### Dataset content
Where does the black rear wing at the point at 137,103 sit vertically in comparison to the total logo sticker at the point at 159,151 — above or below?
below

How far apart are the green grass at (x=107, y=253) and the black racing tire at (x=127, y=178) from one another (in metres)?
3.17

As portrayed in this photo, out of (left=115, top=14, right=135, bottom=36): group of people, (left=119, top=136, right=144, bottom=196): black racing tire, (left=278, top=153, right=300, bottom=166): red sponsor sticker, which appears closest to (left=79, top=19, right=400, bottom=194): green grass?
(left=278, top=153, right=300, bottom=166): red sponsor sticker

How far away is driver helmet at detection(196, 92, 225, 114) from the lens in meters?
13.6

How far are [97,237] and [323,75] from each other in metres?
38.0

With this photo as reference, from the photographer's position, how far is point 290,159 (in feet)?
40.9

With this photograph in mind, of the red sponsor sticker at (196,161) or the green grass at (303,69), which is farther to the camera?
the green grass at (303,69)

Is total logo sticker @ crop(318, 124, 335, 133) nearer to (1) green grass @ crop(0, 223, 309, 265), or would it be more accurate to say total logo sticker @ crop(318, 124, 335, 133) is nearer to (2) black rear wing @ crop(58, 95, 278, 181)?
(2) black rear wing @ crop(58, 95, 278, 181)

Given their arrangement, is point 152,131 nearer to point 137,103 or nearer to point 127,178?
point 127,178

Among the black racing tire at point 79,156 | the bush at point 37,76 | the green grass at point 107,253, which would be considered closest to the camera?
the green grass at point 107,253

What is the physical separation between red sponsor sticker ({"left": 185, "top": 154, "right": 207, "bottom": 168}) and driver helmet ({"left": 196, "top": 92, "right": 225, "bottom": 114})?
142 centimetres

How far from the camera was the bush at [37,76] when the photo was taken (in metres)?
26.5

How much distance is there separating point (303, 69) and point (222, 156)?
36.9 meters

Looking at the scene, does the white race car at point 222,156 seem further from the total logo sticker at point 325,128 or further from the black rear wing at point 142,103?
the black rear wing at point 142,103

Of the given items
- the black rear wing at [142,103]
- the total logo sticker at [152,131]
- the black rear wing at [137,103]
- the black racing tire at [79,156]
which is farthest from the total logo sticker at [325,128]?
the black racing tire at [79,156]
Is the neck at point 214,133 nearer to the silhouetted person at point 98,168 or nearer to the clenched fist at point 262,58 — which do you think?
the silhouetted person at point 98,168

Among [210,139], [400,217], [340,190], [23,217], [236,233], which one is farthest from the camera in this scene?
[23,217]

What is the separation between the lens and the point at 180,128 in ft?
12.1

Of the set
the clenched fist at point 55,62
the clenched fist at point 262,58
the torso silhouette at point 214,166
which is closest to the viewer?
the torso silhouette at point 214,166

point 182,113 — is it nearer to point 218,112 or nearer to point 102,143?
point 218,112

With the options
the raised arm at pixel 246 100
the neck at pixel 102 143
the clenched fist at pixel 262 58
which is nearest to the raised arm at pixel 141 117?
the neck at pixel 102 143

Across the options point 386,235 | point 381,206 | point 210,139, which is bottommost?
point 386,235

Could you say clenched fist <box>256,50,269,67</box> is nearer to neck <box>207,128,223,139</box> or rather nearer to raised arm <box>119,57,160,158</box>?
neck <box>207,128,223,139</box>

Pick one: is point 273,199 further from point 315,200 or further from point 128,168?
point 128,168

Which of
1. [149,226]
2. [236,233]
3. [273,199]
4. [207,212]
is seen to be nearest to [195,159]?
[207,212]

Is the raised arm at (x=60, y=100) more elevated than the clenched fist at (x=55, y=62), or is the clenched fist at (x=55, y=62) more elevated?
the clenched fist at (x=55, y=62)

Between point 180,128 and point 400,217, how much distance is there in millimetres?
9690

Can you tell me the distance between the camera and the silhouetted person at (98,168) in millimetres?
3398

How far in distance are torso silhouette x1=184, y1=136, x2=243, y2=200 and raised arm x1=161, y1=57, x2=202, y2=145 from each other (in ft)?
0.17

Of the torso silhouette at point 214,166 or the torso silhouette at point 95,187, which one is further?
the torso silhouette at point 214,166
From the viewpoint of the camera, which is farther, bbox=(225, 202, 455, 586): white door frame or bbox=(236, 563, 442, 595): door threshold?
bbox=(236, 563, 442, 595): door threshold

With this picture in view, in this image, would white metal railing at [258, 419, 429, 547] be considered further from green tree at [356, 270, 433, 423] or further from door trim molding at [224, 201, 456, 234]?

### What the task requires
Extract, unchanged, the closing run of lines that opens with the line containing "Pick one: is" and ends with the last line.

### Solution below
Pick one: is point 273,199 further from point 315,200 or further from point 128,168?
point 128,168

Which of
1. [149,226]
2. [236,233]
3. [273,199]
4. [207,212]
is seen to be nearest to [195,159]?
[207,212]

Is the raised arm at (x=60, y=100) more elevated than the clenched fist at (x=55, y=62), or is the clenched fist at (x=55, y=62) more elevated?
the clenched fist at (x=55, y=62)

Between point 180,128 and point 400,217, how much distance is there in millimetres?
9690

Can you tell me the distance between the camera and the silhouetted person at (98,168) in millimetres?
3398

How far in distance are torso silhouette x1=184, y1=136, x2=243, y2=200 and raised arm x1=161, y1=57, x2=202, y2=145 from each other (in ft)?
0.17

Of the torso silhouette at point 214,166 or the torso silhouette at point 95,187, which one is further?
the torso silhouette at point 214,166
From the viewpoint of the camera, which is farther, bbox=(225, 202, 455, 586): white door frame or bbox=(236, 563, 442, 595): door threshold?
bbox=(236, 563, 442, 595): door threshold

With this picture in view, in this image, would white metal railing at [258, 419, 429, 547] be considered further from green tree at [356, 270, 433, 423] or further from door trim molding at [224, 201, 456, 234]?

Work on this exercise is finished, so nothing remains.